__REQUIRED TASK__
Rewrite the lines below as a Markdown table with the columns "Row" and "Line", numbering each row and leaving out blank lines. Include only the lines from the one containing "From where the" through the last line.
## begin THE RECORDS
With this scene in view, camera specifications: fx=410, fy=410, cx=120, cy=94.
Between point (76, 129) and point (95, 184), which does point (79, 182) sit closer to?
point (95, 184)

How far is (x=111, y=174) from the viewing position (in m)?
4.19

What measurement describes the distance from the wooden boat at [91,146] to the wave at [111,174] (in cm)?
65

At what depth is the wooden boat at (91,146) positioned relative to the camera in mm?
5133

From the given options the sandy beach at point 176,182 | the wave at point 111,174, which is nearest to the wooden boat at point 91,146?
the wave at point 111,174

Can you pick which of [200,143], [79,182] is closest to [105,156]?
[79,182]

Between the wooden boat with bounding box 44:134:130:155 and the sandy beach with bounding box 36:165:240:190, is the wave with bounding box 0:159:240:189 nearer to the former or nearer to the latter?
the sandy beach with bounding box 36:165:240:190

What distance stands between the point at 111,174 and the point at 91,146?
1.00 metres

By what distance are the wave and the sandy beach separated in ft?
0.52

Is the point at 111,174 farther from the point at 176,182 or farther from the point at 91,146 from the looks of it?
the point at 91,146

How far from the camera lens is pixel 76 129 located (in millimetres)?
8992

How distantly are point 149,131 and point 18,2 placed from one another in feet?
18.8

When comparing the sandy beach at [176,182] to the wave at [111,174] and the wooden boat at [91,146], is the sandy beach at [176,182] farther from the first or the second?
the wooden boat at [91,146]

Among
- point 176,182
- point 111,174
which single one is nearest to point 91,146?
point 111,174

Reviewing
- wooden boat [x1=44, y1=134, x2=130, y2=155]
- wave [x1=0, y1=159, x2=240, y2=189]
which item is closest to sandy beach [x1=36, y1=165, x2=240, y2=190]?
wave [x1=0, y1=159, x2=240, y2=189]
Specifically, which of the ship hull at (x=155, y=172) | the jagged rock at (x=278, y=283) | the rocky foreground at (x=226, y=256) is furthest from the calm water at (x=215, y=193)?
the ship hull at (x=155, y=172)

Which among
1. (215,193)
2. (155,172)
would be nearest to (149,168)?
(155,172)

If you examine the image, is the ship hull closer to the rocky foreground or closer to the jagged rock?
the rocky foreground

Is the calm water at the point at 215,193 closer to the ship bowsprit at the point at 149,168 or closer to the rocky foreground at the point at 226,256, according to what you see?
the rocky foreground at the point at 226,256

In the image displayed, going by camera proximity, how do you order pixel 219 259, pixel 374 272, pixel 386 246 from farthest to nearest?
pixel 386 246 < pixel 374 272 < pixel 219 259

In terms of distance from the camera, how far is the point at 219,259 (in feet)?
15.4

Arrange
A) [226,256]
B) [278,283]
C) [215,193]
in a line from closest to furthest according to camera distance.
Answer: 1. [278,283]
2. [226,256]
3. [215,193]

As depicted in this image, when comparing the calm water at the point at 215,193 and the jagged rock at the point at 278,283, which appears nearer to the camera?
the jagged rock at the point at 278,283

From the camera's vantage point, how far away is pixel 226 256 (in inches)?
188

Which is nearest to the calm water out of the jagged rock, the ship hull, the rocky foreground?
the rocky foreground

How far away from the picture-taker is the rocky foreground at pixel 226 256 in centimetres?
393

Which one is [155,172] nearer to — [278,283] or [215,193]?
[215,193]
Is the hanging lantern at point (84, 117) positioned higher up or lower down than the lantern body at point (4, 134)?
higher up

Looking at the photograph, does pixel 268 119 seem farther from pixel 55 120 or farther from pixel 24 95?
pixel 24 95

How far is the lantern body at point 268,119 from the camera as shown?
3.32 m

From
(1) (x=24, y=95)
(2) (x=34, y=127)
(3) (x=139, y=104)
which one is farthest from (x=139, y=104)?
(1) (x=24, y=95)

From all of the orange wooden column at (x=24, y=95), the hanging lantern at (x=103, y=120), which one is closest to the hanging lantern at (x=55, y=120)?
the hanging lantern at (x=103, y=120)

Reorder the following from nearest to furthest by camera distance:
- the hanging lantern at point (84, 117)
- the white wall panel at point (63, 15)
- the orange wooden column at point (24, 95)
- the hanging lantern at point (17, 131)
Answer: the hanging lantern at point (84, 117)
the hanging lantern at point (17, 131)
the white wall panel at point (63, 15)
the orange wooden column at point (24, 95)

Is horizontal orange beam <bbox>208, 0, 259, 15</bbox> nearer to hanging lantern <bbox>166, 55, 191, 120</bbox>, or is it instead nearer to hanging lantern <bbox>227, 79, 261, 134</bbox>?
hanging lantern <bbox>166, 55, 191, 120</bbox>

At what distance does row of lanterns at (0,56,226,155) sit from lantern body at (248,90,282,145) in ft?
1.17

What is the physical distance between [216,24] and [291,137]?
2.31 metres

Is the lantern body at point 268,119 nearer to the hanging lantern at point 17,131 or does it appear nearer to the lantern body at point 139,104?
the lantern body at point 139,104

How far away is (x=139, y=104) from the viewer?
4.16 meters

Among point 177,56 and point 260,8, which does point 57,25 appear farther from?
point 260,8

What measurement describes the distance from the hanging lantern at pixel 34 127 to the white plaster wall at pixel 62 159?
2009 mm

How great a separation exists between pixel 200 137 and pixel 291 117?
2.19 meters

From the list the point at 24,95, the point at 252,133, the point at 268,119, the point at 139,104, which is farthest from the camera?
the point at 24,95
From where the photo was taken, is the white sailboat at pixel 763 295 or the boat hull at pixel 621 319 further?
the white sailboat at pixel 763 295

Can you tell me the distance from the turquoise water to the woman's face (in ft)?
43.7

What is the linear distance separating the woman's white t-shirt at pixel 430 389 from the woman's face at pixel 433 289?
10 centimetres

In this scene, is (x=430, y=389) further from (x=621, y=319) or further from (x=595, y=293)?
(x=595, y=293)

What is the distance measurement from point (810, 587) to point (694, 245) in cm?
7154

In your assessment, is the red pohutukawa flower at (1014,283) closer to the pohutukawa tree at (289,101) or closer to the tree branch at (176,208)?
## end THE RECORDS
__RESULT OF THE TASK__
| Row | Line |
|---|---|
| 1 | From where the photo was taken, is the white sailboat at pixel 763 295 or the boat hull at pixel 621 319 further? |
| 2 | the white sailboat at pixel 763 295 |
| 3 | Can you tell me the distance from the turquoise water to the woman's face (in ft)? |
| 4 | 43.7 |
| 5 | What is the linear distance separating the woman's white t-shirt at pixel 430 389 from the woman's face at pixel 433 289? |
| 6 | 10 centimetres |
| 7 | In this scene, is (x=430, y=389) further from (x=621, y=319) or further from (x=595, y=293)? |
| 8 | (x=595, y=293) |
| 9 | What is the distance measurement from point (810, 587) to point (694, 245) in cm? |
| 10 | 7154 |
| 11 | In your assessment, is the red pohutukawa flower at (1014,283) closer to the pohutukawa tree at (289,101) or closer to the tree branch at (176,208)? |